L’amore è certamente fonte di gioia ma, al tempo stesso, è costantemente intrecciato al dolore. Chi ama non teme di soffrire con e per l’altro, l’amico o lo sposo. E accetta anche di soffrire a causa dell’altro. “Non crediamo di poter amare senza soffrire, senza soffrire molto”, scrive santa Teresa. Chi ama affronta la vita con coraggio e senza illusioni. Chi ama accoglie anche la sofferenza come un’esperienza che dona all’amore una misteriosa fecondità, secondo la parola di Gesù: “se il chicco di grano, caduto in terra, non muore, rimane solo; se invece muore, produce molto frutto” (Gv 12,24).
L’amore si nutre anche di lacrime. Quanto più amiamo con sincerità e totalità, tanto più dobbiamo mettere in conto la sofferenza. Il tempo delle lacrime è quello più fecondo. Gesù chiama beati “coloro che piangono” (Lc 6,21). Solo nella beata eternità le lacrime saranno asciugate ma in questa vita, a causa della nostra inguaribile fragilità, sono il pane quotidiano. Dio si serve delle lacrime per ricordare che nessuna persona, per quanto amata e amabile, può rispondere all’amore che ogni cuore desidera. Aveva ragione sant’Agostino quando scriveva all’inizio del suo libro più famoso: “Ci hai fatti per te, e il nostro cuore non ha posa finché non riposa in te”.

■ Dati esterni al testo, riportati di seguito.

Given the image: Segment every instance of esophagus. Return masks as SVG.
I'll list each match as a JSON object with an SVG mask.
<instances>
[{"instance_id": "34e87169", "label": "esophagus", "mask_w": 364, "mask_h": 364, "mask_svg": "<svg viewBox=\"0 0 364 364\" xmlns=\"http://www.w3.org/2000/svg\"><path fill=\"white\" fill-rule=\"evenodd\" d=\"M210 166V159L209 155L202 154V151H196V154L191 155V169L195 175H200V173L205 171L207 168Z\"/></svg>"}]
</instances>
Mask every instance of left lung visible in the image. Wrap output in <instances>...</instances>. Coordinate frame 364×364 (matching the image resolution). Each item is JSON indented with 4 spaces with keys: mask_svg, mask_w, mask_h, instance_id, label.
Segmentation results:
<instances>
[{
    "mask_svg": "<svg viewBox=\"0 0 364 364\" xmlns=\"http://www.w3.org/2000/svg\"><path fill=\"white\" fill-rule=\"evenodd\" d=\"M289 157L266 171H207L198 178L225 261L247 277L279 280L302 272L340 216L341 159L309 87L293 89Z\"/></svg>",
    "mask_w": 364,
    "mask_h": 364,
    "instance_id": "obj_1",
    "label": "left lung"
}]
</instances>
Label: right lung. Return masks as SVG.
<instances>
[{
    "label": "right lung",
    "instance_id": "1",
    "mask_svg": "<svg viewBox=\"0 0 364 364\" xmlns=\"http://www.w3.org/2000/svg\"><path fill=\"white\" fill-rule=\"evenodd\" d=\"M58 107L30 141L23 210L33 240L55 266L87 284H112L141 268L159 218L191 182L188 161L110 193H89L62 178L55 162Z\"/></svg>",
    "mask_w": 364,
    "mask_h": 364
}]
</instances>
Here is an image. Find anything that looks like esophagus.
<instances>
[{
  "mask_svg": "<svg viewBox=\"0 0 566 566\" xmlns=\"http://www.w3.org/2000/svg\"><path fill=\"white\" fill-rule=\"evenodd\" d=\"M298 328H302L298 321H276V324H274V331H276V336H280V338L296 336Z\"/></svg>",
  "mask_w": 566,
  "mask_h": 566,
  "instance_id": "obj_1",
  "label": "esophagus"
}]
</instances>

La Croce del Signore, che in questi giorni contempliamo, è l’icona di un amore che non si ritira quando l’altro viene meno. Ed è sorgente inesauribile di quell’amore che tutti siamo chiamati a vivere tanto nell’amicizia quanto nel matrimonio. Un amore tante volte ferito dai nostri errori e tante volte risorto, grazie a Colui che ci ha amati.